# Best bit for trimming Luan board?



## westend (Mar 31, 2009)

Hey guys,
I'm working on my RV, The Cowboy Hilton, and am about to install Luan panels to the inside. I'd like to use my Freud trim router to cut out the electrical boxes and around the window and door openings. The sheets I have are labeled "Tiger PLY", conventional 1/4" (5.3mm) Asian 5 ply board, the outer veneer layers being very thin. I've cut this material in the past and edge tearout and chipping can be problematic. To this end, I am sealing all of the panels before installation, hoping it will help in that regard.

Anybody have any suggestions as to what type of bit would be the best?
TIA,
Lance


----------



## Big Steve (Feb 12, 2012)

Someone here is probably better equipped to answer, but if routing from the good side by hand, then a down-cut spiral bit should be best, no?


----------



## jschaben (Jun 21, 2009)

westend said:


> Hey guys,
> I'm working on my RV, The Cowboy Hilton, and am about to install Luan panels to the inside. I'd like to use my Freud trim router to cut out the electrical boxes and around the window and door openings. The sheets I have are labeled "Tiger PLY", conventional 1/4" (5.3mm) Asian 5 ply board, the outer veneer layers being very thin. I've cut this material in the past and edge tearout and chipping can be problematic. To this end, I am sealing all of the panels before installation, hoping it will help in that regard.
> 
> Anybody have any suggestions as to what type of bit would be the best?
> ...


Hi Lance - Rotozip has a bit just for that, it's called a "guide point". Really designed for drywall but I've cut panelling with it once a starter guide hole is drilled. It won't plunge cut as the flutes stop about an 1/8" from the tip. The smooth tip is used to guide around the outlet box or whatever you are cutting the hole for. Also, it is a 1/8" shank bit so not sure if it will play with your trim router.


----------



## bobj3 (Jan 17, 2006)

Adapter Bushings
#271 1/4" 1/8" $4.00 
MLCS Woodworking Adaptor Bushings and Ball Bearing Guides

OR

1/4" Repl Collet: Amazon.com: Home Improvement
Roto-Zip 1/8in. Replacement Collet: Amazon.com: Home Improvement

==


----------



## westend (Mar 31, 2009)

Big Steve said:


> Someone here is probably better equipped to answer, but if routing from the good side by hand, then a down-cut spiral bit should be best, no?

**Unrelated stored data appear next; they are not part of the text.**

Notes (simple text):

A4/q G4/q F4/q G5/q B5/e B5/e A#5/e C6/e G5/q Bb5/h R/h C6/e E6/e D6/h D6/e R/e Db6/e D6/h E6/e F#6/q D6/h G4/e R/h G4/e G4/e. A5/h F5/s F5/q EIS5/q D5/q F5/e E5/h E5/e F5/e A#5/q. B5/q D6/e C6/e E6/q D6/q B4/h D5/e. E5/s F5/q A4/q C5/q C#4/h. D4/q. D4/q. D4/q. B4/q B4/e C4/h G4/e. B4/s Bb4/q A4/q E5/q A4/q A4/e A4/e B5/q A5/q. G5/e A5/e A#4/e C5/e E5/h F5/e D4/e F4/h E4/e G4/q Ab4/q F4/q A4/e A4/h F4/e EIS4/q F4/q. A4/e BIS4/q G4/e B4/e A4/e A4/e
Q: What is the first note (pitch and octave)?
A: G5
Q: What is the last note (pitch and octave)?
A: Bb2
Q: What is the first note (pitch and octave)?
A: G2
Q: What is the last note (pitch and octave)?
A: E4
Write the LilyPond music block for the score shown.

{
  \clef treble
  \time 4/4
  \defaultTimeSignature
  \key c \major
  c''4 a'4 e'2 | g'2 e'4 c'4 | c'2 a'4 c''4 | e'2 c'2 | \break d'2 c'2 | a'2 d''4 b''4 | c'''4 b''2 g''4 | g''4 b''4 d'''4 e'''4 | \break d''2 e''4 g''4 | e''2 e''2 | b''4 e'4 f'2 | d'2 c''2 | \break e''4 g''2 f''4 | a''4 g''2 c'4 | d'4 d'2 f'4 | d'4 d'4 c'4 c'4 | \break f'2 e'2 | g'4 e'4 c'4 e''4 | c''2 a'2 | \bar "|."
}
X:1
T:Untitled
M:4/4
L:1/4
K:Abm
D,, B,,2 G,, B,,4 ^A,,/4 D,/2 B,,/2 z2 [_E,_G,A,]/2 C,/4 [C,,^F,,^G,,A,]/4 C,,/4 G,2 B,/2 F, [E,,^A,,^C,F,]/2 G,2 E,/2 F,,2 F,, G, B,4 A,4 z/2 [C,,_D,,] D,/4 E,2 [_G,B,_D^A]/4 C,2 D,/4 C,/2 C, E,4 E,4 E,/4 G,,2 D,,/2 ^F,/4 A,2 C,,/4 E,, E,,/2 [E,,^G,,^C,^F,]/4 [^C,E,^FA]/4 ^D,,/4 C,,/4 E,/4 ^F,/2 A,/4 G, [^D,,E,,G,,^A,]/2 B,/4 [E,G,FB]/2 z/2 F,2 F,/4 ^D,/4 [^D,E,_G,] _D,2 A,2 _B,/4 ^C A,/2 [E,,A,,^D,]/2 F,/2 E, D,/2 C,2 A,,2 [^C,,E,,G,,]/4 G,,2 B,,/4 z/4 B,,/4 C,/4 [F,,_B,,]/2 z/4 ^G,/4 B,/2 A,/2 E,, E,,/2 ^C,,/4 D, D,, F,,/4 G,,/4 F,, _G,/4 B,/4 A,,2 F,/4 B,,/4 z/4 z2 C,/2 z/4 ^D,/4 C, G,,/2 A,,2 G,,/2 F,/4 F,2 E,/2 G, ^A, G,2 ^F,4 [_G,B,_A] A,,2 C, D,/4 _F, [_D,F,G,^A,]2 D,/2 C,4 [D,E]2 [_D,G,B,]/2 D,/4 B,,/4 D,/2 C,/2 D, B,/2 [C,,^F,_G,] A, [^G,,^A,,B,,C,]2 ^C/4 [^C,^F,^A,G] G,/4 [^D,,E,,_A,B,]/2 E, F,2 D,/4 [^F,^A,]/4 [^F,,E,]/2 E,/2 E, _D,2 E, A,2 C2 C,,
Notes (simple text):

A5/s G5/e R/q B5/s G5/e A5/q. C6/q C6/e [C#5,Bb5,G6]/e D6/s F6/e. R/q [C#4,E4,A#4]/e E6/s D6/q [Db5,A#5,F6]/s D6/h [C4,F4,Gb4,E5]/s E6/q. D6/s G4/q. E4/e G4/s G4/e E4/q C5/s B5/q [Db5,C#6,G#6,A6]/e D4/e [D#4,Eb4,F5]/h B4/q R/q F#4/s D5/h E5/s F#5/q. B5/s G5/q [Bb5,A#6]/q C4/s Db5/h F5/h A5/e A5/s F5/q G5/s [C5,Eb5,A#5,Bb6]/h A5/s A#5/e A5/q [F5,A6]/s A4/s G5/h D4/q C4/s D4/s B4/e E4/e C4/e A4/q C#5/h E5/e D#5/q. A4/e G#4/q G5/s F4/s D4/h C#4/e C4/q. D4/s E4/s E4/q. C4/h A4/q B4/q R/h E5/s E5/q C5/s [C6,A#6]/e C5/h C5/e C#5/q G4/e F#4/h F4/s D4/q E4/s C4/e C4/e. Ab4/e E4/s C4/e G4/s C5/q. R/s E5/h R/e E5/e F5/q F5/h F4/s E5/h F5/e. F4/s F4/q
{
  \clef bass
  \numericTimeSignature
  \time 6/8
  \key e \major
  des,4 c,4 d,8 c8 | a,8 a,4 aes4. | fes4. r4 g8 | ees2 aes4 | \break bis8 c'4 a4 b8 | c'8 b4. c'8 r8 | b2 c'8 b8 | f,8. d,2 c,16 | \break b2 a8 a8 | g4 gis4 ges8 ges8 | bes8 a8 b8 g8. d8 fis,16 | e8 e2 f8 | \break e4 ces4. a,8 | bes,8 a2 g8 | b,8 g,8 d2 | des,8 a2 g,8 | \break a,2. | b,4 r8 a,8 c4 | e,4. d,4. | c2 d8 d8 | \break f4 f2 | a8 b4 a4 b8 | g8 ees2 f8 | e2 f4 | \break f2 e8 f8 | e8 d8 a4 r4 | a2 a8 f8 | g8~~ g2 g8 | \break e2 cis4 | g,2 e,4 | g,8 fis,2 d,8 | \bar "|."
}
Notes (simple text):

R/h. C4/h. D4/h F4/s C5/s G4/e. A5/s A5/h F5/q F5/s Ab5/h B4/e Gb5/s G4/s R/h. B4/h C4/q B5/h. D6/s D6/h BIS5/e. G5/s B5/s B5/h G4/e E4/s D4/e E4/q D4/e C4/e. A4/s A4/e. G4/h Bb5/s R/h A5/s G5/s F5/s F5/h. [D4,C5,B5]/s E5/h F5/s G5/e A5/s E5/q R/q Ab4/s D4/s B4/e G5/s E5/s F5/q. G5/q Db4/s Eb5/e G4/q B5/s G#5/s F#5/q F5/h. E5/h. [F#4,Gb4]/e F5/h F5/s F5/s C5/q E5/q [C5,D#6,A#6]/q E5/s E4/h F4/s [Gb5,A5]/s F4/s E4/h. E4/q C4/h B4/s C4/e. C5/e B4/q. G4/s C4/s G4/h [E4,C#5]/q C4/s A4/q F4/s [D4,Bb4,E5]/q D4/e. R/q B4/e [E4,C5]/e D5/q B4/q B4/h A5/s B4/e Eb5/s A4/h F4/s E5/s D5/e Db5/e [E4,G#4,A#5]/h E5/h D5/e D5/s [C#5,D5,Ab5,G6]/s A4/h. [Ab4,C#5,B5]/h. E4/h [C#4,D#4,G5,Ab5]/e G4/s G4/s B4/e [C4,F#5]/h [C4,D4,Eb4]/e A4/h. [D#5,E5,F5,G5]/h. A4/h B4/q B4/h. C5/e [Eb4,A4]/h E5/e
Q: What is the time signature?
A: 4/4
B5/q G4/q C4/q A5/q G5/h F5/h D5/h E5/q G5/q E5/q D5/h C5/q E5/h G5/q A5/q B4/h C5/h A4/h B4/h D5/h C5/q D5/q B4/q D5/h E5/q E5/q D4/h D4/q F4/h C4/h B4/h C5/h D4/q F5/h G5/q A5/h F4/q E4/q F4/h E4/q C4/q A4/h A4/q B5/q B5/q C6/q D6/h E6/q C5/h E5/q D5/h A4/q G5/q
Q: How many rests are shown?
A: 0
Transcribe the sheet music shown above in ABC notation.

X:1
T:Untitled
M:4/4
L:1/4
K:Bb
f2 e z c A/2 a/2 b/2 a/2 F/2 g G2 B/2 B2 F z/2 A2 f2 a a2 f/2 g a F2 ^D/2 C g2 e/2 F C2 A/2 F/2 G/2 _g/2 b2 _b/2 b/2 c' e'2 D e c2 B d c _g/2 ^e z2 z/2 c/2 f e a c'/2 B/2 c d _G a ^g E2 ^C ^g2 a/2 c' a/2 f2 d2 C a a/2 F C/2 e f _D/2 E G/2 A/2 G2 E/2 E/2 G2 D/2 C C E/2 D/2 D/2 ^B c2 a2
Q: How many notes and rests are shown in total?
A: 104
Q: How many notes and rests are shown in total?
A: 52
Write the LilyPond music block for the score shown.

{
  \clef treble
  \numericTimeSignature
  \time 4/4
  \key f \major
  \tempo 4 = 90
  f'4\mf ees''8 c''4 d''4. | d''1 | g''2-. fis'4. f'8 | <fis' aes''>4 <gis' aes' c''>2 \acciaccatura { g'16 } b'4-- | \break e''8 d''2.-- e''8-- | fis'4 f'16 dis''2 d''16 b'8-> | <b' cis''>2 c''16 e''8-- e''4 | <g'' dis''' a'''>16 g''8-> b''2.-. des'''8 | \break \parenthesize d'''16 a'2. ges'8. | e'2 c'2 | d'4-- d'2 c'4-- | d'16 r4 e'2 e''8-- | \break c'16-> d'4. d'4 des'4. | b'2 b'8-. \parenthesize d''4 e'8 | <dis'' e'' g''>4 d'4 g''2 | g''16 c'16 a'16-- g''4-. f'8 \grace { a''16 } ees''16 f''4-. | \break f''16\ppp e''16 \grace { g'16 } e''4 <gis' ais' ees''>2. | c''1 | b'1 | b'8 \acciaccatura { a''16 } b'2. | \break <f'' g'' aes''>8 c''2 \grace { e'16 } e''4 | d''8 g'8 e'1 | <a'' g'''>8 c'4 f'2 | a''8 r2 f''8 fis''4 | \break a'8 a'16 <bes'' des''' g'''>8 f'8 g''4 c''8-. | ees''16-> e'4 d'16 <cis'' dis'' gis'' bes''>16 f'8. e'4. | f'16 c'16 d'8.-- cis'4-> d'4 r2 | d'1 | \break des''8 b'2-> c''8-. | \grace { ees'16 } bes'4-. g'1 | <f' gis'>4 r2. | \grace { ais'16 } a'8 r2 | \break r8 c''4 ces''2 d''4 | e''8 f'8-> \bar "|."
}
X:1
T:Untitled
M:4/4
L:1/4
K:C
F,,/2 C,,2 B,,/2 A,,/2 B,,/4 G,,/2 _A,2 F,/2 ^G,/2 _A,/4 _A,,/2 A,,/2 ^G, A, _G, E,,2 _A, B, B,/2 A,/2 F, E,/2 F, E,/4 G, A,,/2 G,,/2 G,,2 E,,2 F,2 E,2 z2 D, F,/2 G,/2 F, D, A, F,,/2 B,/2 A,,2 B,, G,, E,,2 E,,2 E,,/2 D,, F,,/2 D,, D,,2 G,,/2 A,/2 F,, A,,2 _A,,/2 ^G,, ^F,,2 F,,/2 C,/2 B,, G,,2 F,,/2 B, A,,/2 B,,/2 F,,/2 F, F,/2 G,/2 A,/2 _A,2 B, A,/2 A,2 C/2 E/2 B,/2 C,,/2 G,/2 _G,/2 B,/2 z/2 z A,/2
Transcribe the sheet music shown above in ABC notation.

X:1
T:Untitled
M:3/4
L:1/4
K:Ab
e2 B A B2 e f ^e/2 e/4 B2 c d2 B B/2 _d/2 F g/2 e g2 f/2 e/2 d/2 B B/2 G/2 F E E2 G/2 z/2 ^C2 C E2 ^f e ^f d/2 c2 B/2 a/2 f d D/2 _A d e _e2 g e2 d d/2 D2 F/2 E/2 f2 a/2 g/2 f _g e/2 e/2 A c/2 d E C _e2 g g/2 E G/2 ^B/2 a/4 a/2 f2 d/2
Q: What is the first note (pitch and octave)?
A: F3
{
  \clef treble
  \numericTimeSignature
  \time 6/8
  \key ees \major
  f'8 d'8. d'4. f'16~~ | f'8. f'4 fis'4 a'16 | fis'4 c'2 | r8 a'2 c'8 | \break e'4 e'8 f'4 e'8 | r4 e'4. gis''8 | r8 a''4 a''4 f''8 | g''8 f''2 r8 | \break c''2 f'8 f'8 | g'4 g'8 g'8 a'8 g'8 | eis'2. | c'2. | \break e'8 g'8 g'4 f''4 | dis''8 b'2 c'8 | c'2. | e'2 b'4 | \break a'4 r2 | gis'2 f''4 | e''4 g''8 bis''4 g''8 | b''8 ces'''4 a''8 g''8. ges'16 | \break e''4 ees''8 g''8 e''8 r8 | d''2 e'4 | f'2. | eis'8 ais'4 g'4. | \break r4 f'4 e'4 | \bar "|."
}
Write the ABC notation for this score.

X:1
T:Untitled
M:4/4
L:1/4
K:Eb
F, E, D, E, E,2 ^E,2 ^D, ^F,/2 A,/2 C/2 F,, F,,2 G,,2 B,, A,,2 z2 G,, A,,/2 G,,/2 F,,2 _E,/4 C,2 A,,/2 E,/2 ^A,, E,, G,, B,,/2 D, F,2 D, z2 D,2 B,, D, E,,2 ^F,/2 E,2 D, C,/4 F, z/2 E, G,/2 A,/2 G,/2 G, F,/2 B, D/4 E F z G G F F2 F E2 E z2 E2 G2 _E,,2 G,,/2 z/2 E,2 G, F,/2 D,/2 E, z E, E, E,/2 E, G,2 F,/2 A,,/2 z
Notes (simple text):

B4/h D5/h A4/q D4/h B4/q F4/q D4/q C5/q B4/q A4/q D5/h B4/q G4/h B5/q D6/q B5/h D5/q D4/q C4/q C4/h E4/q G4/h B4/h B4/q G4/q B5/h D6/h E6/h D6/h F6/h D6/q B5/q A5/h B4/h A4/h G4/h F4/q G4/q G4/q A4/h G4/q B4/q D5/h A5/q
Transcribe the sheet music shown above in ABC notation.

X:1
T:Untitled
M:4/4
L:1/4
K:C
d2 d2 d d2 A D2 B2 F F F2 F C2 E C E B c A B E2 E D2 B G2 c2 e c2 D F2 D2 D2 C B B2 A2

Just what I was thinking, a down spiral bit.


----------



## westend (Mar 31, 2009)

jschaben said:


> Hi Lance - Rotozip has a bit just for that, it's called a "guide point". Really designed for drywall but I've cut panelling with it once a starter guide hole is drilled. It won't plunge cut as the flutes stop about an 1/8" from the tip. The smooth tip is used to guide around the outlet box or whatever you are cutting the hole for. Also, it is a 1/8" shank bit so not sure if it will play with your trim router.


I have some of those but thought they may not be sharp enough or tough enough for wood. I'll have to look through the boxes here and see if I have a 1/8" collet. I think I have a fancy dremel-like tool around here that has a 1/8" collet.


----------



## westend (Mar 31, 2009)

bobj3 said:


> Adapter Bushings
> #271 1/4" 1/8" $4.00
> MLCS Woodworking Adaptor Bushings and Ball Bearing Guides
> 
> ...


Thanks, Bob, you're always the man with the plan. Thanks for the links!


----------